### EXERCISE REQUIREMENTS
Reproduce the lines below exactly, from the one containing "макро, цветок, бабочка, насекомые" through the one containing "أعداد محدودة من الجراد الصحراوي تصل الأردن", both included. Leave out any pictures.

### EXERCISE INPUTS
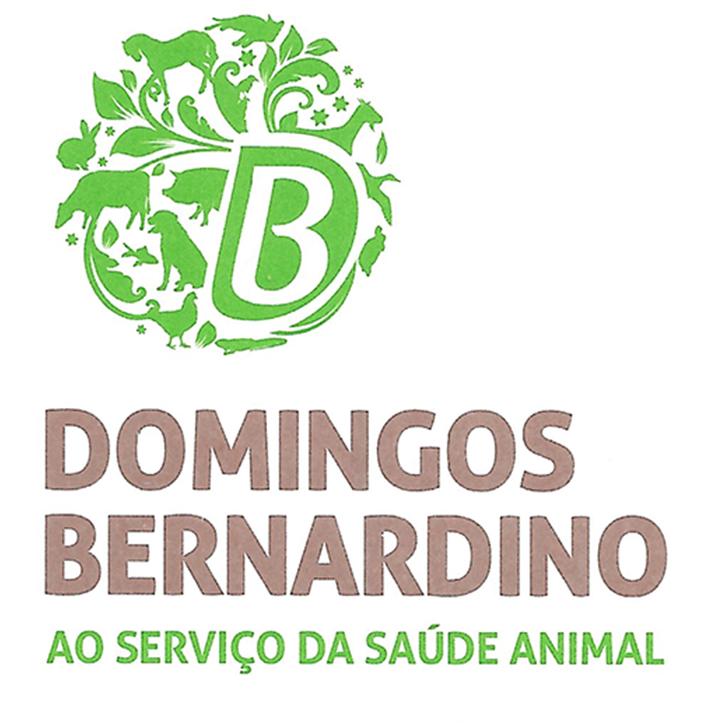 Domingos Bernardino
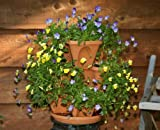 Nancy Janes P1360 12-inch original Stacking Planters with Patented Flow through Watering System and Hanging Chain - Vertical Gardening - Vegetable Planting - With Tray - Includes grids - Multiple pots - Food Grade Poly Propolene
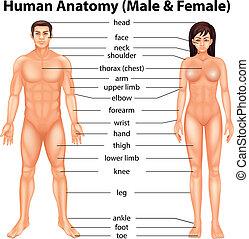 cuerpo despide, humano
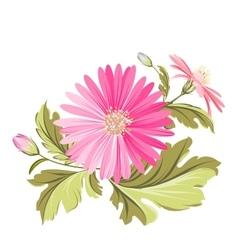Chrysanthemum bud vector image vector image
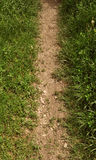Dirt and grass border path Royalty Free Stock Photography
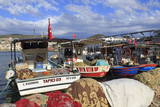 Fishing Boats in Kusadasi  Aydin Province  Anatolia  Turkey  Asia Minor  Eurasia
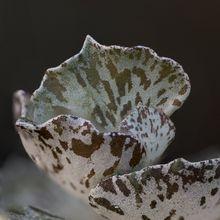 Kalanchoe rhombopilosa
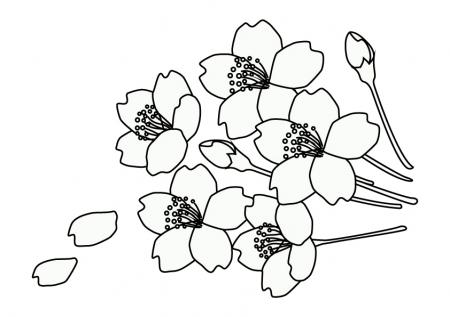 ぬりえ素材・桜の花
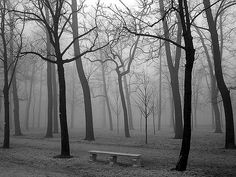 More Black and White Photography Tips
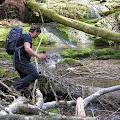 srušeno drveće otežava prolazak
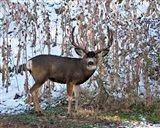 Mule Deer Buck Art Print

==

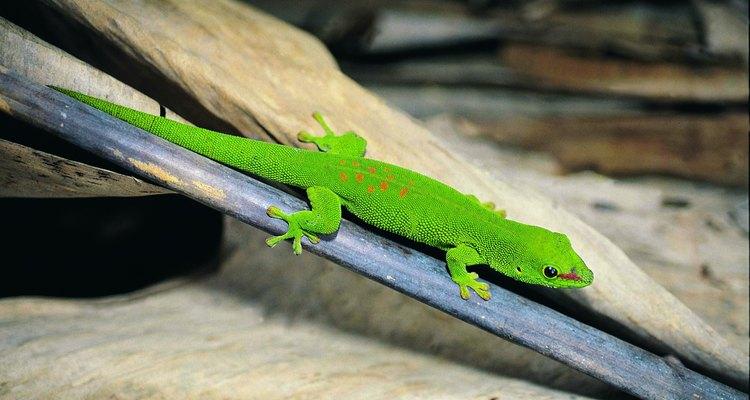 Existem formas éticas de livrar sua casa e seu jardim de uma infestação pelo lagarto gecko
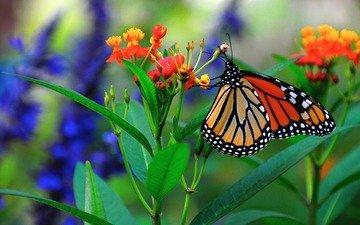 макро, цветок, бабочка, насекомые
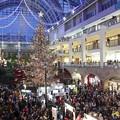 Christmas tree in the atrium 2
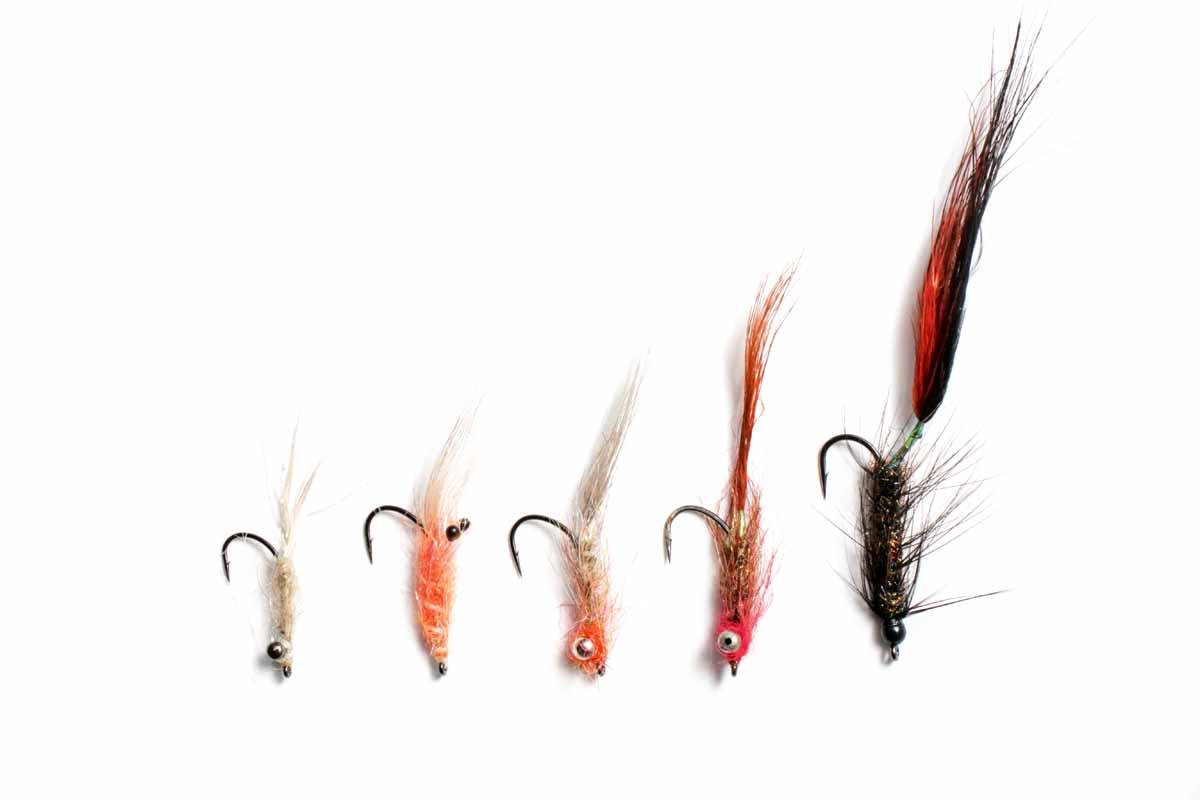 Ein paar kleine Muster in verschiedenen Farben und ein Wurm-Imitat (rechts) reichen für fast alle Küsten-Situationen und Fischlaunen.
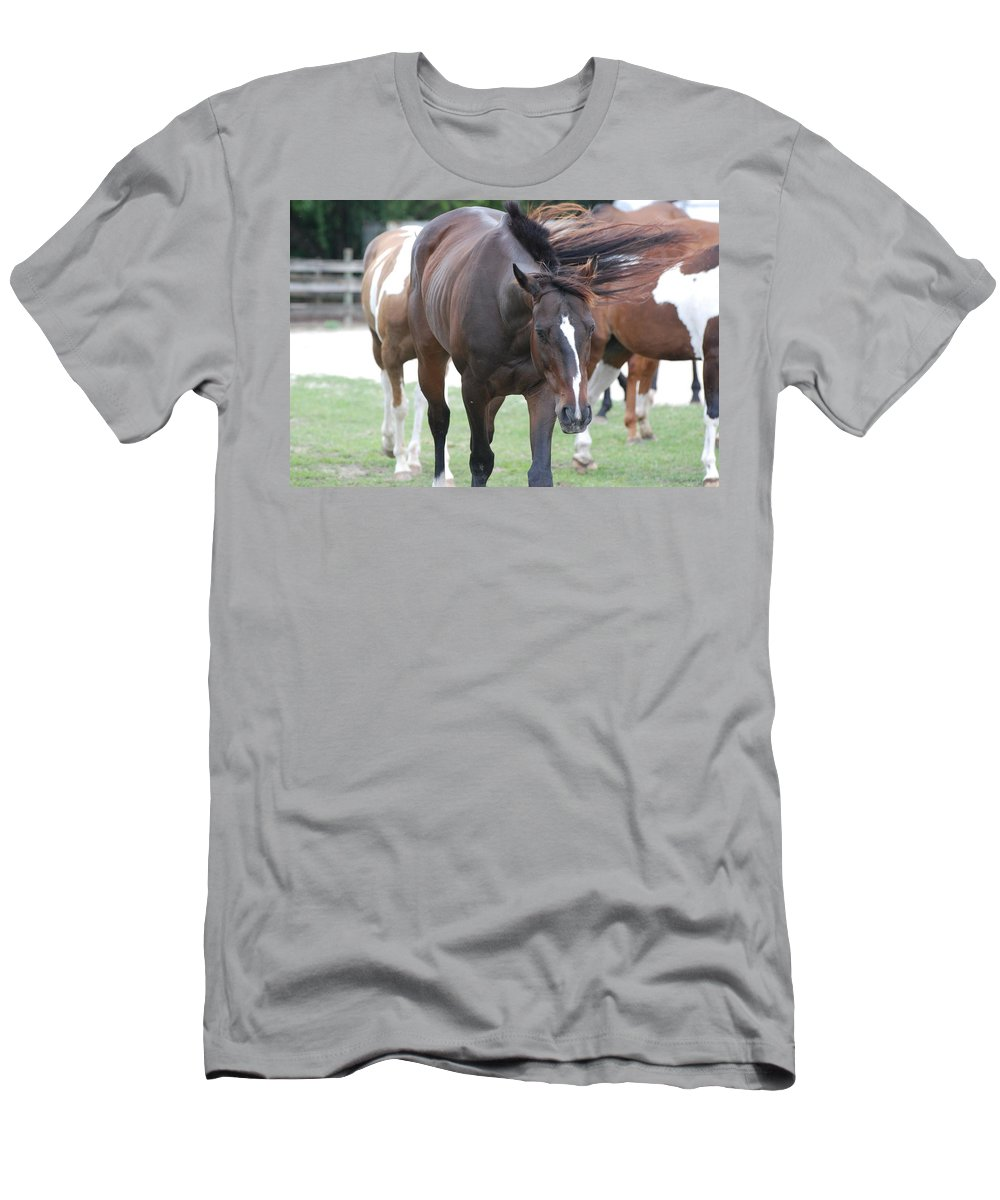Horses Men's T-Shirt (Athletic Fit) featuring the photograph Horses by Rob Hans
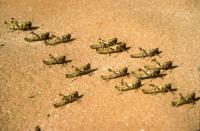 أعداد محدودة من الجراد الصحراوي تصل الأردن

### RESPONSE TO THE TASK
 макро, цветок, бабочка, насекомые
 Christmas tree in the atrium 2
 Ein paar kleine Muster in verschiedenen Farben und ein Wurm-Imitat (rechts) reichen für fast alle Küsten-Situationen und Fischlaunen.
Horses Men's T-Shirt (Athletic Fit) featuring the photograph Horses by Rob Hans
 أعداد محدودة من الجراد الصحراوي تصل الأردن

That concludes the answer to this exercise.